Document excerpt:
********************

Question

Suppose you roll a six-sided die two times hoping to get two numbers whose sum is even. What is the sample space? How many favorable outcomes are there?

Answer 1

9/36

Answer 2

S = 36

Answer 3

sample space has 36 elements !!!

11 12 13 14 15 16
21 ---------------
31 ----------------
41 ----------------
51 ----------------
61 ----------------

make it yourself and then see how many of them fulfil your condition and then get your answer

Answer 4

sample space is 36
favorable outcomes are 12/36 = 1/3

Answer 5

favourable outcomes are 18 !!!

Answer 6

well it depends on whether you allow for repetition or not

Answer 7

27/36

Answer 8

@kanwar

27 favourable outcomes ????? pls count again

Answer 9

it says nothing about repeating

all it says is sum has to be even

Answer 10

favorable out comes are 1-1
1-3
1-5
2-2
2-4
2-6
3-3
3-5
4-4
4-6
5-5
6-6

Answer 11

11 13 15 22 24 26 31 33 35 42 44 46 51 53 55 62 64 and 66 i.e 18 fAVOURABLE OUTCOMES

Answer 12

@dhatraditya

u missed some !!!

Answer 13

Yes, harkirat is correct, you have to count the inverse occurences (ie 1-3 and 3-1) since they are separate events.

Answer 14

right, harkirat is right, but I didn't consider the repetitious ones.
I am assuming 1-3 is the same as 3-1

Answer 15

do a sample space diagram.

numbers on 1st dice.

********************

Supplied material:
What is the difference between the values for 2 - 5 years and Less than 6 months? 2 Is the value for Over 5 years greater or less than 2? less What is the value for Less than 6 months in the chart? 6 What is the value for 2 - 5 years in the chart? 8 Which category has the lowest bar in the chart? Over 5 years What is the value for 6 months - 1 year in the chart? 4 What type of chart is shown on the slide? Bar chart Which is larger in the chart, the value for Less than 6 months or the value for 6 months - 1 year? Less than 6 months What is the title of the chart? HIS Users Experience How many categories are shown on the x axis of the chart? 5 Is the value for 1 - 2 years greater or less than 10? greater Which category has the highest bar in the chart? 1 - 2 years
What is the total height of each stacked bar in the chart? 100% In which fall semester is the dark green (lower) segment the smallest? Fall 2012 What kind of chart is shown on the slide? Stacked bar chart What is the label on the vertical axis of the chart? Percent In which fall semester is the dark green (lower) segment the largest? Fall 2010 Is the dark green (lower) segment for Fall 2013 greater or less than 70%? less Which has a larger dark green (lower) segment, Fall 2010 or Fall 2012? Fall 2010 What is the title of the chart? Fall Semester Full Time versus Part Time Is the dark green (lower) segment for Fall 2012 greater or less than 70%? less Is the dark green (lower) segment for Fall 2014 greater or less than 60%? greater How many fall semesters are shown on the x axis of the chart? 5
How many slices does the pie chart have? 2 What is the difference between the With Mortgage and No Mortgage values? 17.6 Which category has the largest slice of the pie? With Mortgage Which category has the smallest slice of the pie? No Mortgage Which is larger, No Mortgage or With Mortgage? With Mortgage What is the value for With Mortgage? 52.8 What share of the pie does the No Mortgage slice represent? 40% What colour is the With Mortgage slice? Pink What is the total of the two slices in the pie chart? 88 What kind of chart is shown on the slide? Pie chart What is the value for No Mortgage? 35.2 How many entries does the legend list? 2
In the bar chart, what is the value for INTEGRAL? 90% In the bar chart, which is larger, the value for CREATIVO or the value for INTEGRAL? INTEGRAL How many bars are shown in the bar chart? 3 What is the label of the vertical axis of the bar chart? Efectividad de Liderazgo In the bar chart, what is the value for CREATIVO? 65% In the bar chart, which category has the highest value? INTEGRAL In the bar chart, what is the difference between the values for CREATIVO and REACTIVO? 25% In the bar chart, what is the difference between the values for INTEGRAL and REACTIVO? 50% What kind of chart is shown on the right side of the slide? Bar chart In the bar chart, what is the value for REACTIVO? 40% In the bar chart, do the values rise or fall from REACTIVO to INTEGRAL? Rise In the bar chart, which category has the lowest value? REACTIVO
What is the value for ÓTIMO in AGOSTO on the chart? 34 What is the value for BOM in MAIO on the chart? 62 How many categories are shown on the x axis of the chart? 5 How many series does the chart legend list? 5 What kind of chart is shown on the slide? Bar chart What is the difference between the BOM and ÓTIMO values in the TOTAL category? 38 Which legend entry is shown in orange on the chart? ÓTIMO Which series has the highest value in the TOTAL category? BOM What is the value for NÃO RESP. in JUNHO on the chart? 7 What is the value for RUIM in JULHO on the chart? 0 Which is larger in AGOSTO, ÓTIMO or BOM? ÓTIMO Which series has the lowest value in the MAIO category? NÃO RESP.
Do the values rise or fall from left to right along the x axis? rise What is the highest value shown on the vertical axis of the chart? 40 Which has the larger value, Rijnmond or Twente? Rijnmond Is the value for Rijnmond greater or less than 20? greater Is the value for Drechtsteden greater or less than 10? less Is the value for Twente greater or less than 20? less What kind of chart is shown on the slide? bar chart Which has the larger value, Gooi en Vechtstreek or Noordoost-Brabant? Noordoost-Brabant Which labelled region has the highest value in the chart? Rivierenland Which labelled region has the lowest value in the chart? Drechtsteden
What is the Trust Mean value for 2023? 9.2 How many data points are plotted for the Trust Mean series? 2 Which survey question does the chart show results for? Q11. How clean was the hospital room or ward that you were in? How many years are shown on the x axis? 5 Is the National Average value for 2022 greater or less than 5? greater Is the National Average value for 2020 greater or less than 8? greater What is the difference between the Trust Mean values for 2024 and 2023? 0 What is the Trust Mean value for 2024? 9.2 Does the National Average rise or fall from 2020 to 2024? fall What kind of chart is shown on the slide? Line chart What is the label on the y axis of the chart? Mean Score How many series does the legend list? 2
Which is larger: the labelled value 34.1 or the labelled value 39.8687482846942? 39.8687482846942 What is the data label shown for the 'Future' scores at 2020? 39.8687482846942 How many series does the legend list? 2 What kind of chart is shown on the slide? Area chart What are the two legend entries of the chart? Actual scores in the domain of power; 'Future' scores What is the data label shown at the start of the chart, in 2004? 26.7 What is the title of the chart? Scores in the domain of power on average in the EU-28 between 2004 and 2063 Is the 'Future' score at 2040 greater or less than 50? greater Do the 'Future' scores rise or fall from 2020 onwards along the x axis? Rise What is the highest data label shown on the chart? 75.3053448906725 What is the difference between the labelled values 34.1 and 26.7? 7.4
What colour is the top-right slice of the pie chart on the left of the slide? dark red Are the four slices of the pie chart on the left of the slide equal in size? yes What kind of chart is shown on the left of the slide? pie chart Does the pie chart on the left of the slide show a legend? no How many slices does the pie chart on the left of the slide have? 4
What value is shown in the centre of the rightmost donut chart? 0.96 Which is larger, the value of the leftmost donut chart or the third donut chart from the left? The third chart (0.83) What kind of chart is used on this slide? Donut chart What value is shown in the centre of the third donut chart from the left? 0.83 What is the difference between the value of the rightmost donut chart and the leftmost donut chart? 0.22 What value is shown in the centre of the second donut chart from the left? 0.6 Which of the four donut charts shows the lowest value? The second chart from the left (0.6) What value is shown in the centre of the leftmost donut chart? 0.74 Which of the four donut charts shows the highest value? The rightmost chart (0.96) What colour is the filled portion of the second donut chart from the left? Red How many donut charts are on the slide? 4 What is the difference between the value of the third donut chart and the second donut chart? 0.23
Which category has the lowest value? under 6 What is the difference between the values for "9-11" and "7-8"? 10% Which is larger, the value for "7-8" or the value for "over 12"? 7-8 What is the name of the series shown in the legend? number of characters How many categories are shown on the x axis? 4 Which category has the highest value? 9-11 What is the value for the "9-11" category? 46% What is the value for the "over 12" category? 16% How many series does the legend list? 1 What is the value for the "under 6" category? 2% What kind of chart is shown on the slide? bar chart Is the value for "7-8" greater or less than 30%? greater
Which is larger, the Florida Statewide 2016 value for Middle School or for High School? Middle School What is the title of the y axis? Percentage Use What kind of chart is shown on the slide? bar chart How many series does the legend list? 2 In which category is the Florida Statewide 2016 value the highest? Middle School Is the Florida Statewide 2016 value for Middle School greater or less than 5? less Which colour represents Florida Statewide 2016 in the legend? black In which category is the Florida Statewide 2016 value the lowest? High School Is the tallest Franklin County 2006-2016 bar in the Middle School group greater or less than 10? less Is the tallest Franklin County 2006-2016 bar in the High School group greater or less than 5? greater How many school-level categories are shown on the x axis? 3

********************

Task brief: In the dice-roll thread, why does one reply say that both 1-3 and 3-1 must be counted as favorable outcomes?

Task output: The reply says the reversed occurrences, such as 1-3 and 3-1, have to be counted because they are separate events.